Produk Ritel Online Belum Diwajibkan SNI
Pola konsumsi masyarakat terus mengalami pergeseran. Dari belanja secara offline menjadi online. Meski porsi belanja online masih sangat kecil, pertumbuhannya cukup signifikan. Pelaku bisnis harus melakukan penyesuaian dengan kondisi itu. Di sisi lain, pemerintah juga harus cepat dalam menerbitkan rambu-rambu tentang perdagangan online untuk melindungi masyarakat.
Menteri Perdagangan Enggartiasto Lukita menyatakan, tutupnya beberapa gerai ritel modern tidak menunjukkan daya beli masyarakat yang menurun.
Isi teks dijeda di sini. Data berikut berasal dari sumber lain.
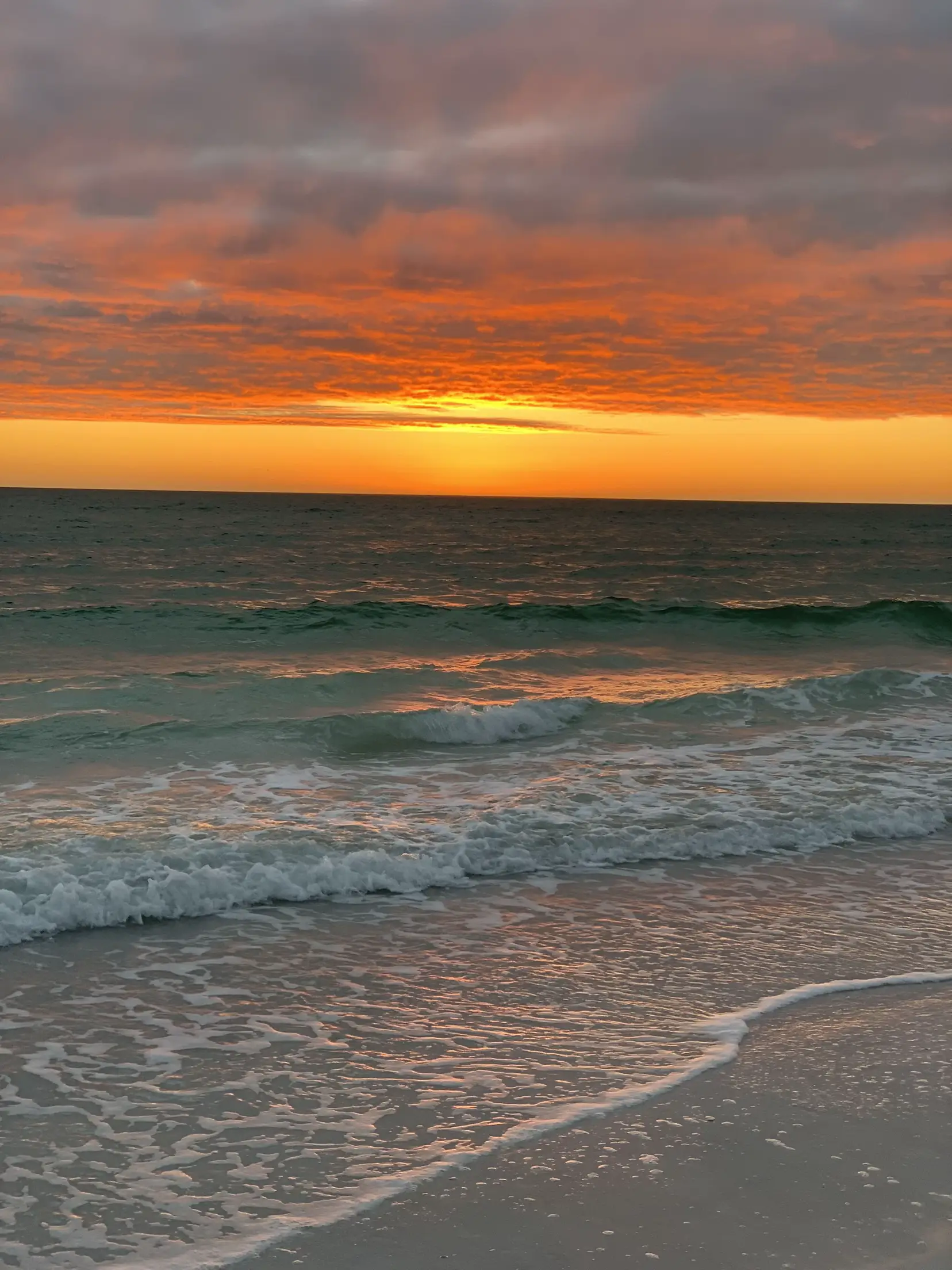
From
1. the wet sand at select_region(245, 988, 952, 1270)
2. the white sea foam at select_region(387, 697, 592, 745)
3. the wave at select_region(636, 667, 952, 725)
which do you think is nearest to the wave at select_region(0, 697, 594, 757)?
the white sea foam at select_region(387, 697, 592, 745)

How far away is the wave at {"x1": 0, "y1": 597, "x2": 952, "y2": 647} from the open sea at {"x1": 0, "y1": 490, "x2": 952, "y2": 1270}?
87 cm

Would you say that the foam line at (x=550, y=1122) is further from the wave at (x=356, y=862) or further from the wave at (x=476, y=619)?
the wave at (x=476, y=619)

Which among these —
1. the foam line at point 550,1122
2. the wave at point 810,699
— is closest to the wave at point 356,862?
the foam line at point 550,1122

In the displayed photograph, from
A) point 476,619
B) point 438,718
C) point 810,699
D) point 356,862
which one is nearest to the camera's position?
point 356,862

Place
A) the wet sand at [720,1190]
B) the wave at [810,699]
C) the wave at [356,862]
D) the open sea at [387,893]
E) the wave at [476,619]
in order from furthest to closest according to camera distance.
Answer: the wave at [476,619] → the wave at [810,699] → the wave at [356,862] → the open sea at [387,893] → the wet sand at [720,1190]

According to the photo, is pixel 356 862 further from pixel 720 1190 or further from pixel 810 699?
pixel 810 699

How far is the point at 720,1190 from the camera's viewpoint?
171 inches

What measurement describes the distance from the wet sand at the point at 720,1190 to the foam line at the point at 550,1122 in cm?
6

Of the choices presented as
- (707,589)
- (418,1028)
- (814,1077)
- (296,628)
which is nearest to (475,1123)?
(418,1028)

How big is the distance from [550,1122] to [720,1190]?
2.70 ft

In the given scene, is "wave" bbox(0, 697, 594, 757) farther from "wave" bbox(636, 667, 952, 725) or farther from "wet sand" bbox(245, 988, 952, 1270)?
"wet sand" bbox(245, 988, 952, 1270)

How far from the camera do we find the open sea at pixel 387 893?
15.6 feet

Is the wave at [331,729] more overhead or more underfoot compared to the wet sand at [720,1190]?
more overhead

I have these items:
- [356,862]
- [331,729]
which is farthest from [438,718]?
[356,862]
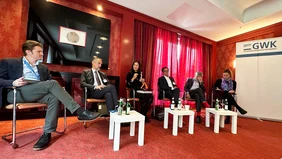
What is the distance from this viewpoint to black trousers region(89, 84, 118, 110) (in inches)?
79.9

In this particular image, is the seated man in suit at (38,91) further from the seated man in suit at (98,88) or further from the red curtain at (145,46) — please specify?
the red curtain at (145,46)

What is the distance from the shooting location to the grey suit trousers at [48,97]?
4.72 feet

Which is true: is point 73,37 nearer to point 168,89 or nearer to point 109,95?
point 109,95

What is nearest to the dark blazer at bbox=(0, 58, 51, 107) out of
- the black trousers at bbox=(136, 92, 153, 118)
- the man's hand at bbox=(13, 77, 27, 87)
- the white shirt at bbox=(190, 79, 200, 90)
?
the man's hand at bbox=(13, 77, 27, 87)

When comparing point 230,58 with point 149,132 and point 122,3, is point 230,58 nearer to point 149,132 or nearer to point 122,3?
point 122,3

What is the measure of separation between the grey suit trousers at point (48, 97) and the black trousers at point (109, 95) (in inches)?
22.5

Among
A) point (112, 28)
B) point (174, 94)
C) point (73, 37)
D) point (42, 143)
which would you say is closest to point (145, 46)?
point (112, 28)

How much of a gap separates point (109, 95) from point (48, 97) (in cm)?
76

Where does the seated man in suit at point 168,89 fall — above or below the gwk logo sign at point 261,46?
below

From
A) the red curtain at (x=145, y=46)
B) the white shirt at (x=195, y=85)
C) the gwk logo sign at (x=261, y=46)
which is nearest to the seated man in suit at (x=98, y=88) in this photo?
the red curtain at (x=145, y=46)

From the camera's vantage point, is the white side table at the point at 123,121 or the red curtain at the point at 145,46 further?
the red curtain at the point at 145,46

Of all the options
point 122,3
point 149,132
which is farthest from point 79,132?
point 122,3

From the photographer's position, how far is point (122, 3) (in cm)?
311

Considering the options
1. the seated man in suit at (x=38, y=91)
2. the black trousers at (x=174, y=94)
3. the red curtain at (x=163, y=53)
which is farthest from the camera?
the red curtain at (x=163, y=53)
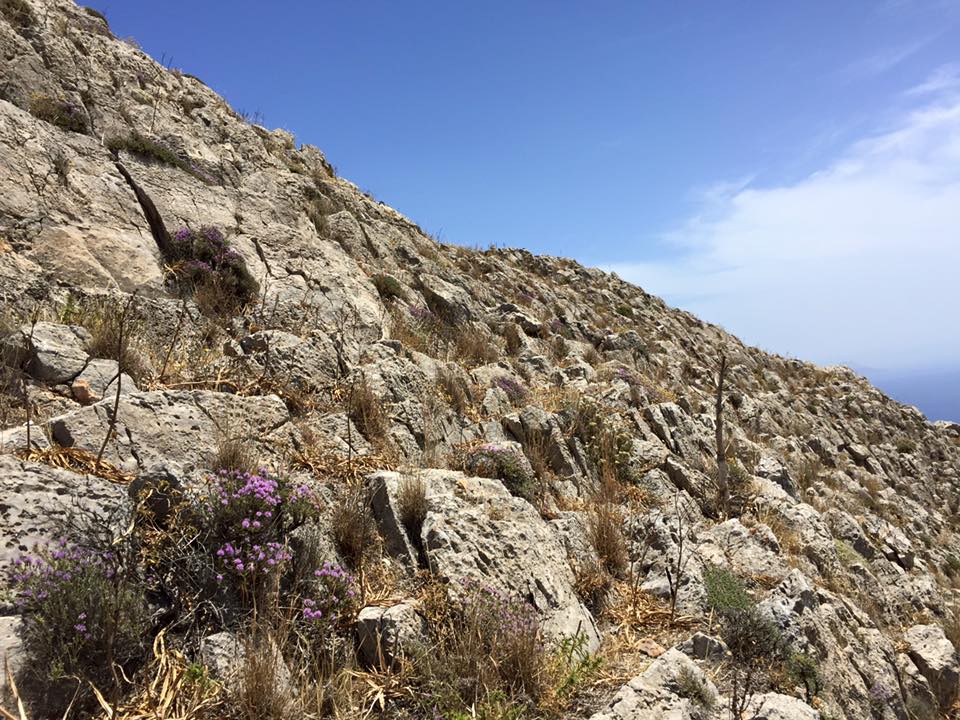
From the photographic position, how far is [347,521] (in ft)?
15.3

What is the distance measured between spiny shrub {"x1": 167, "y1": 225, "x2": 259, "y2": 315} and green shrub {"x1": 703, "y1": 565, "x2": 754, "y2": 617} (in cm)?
740

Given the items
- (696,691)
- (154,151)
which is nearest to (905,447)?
(696,691)

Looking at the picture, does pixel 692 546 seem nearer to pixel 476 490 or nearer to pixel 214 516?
pixel 476 490

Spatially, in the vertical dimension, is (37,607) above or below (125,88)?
below

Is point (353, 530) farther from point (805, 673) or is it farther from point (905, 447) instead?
point (905, 447)

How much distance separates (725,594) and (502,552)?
8.37 feet

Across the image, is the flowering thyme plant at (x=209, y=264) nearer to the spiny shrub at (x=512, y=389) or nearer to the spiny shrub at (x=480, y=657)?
the spiny shrub at (x=512, y=389)

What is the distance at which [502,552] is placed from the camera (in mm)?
4961

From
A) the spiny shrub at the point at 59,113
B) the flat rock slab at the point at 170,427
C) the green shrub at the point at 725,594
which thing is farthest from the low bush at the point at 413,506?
the spiny shrub at the point at 59,113

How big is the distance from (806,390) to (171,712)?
1180 inches

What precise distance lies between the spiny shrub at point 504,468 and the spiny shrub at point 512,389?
8.94 ft

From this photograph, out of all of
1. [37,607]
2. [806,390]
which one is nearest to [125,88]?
[37,607]

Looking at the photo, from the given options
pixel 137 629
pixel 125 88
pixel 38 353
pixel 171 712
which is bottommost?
pixel 171 712

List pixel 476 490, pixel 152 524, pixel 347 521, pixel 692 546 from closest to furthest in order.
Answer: pixel 152 524
pixel 347 521
pixel 476 490
pixel 692 546
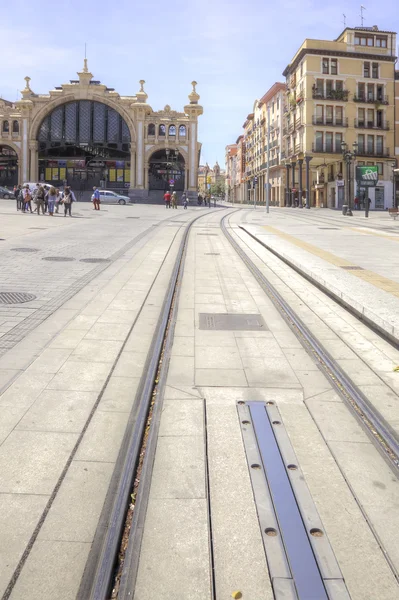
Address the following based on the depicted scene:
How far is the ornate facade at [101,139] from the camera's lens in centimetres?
7325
Melainkan pola belanja masyarakat yang sudah berbeda. ”Kelompok milenial ini cara belanjanya berbeda,” ujar Enggar di Jakarta, akhir pekan lalu. Kini masyarakat lebih simpel dalam berbelanja. Banyak yang mulai enggan berbelanja memilih barang mengelilingi lorong. Masyarakat cenderung datang berbelanja sesuai tujuannya.
Hal itulah yang menurut Enggar perlu dipahami para pengusaha ritel. Karena itu, mereka bisa menyesuaikan diri. Dia mencontohkan, perusahaan ritel harus memiliki brand spesifik. ”Memang ada perpindahan online, tapi offline tetap bisa (bertahan, Red),” katanya.
Selain soal cara belanja yang berbeda, toko ritel harus mulai melirik daerah yang ”masih sepi”. ”Kalau terlalu berdekatan, pasti ada yang menjadi korban,” jelasnya.
Senada dengan pernyataan Enggar. Managing Director Supermal Karawaci Heru Nasution mengakui saat ini pelaku usaha retail offline perlu melakukan inovasi pada bisnisnya. Sebab, Heru menganggap gerai usaha tutup karena tidak mendapat manajemen dan inovasi yang baik. ”Jika sebelumnya hanya berbasis pada consumer based, ritel sekarang ini perlu mengedepankan experience based. Nilai itulah yang dijual sehingga konsumen punya alasan untuk berbelanja di mal,” ujar Heru.
Heru menambahkan, ritel meredup tak sepenuhnya karena tergerus online. Sebab, secara porsi kontribusi, penjualan online masih sangat kecil bila dibanding offline. ”Jika kami lihat, angkanya masih 1,2 sampai 1,8 persen. Itu kecil sekali. Artinya, potensi segmen ritel offline juga masih sangat terbuka,” tambahnya.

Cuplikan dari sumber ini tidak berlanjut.